Ihm zufolge hat Rama seit der Verhaftung von Erion Veliaj begonnen, die Justiz anzugreifen, da er das Gefühl hat, dass die Institutionen ihm auf den Fersen sind.
„Mit der Verhaftung von Veliaj hat Rama einen Angriff auf Justizinstitutionen gestartet. Als politische Erklärung wird angeführt, dass die Justizinstitutionen ihm zu nahe gekommen seien.

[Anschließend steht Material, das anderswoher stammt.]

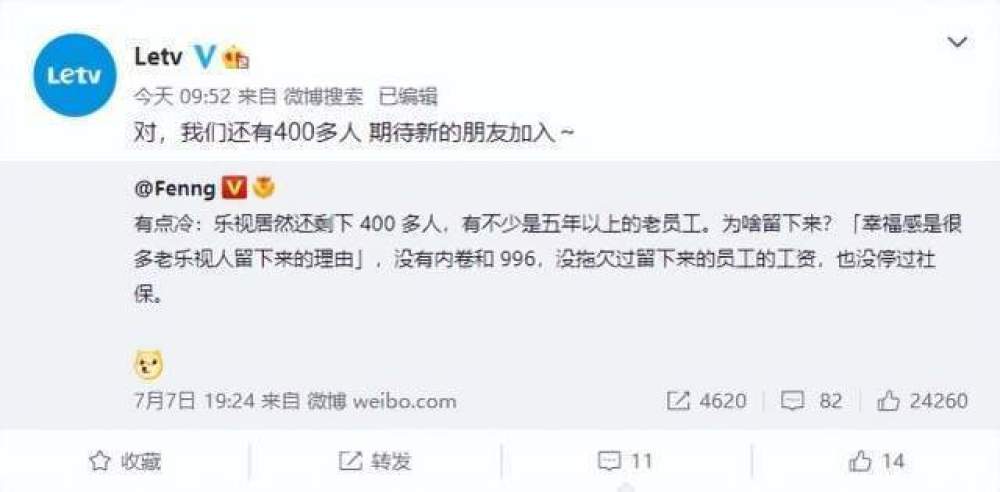 乐视发全员信：将执行每周四天半工作制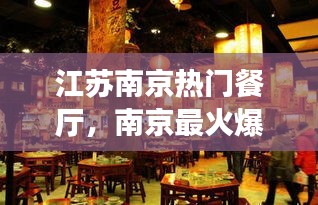 江苏南京热门餐厅，南京最火爆的餐厅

Veliaj und Balluku sind seine engsten Vertrauten. Es gibt ein Problem: Es ist nicht das erste Mal, dass ein Politiker auf der Welt die Justiz angreift. Das gilt sowohl für Berlusconi als auch für Trump in der ersten Amtszeit. Aber Rama hat keine Fabel, da Berlusconi sagte, dass Richter Kommunisten seien, während Trump sagte, dass es einen „tiefen Staat“ gebe. Rama kann nicht sagen, dass sie Kommunisten sind oder dass es einen „tiefen Staat“ gibt.
Wie kann er nun die Institution der Gerechtigkeit angreifen, die er immer lobte, indem er sagte: „Ich habe Gerechtigkeit getan“? Sein Problem, wenn er die Richter angreift, besteht darin, dass er versucht, eine schmackhafte Fabel zu schaffen, die die Öffentlichkeit zum Zweifeln bringt, aber es gelingt ihm nicht. Alle Vorwürfe Ramas halten nicht durch, denn der Durst der Bürger nach Gerechtigkeit, nach der Rechenschaftspflicht der Korrupten ist außerordentlich groß. Nach einem Monat kann er eine andere Ursache erfinden“, sagt Qori.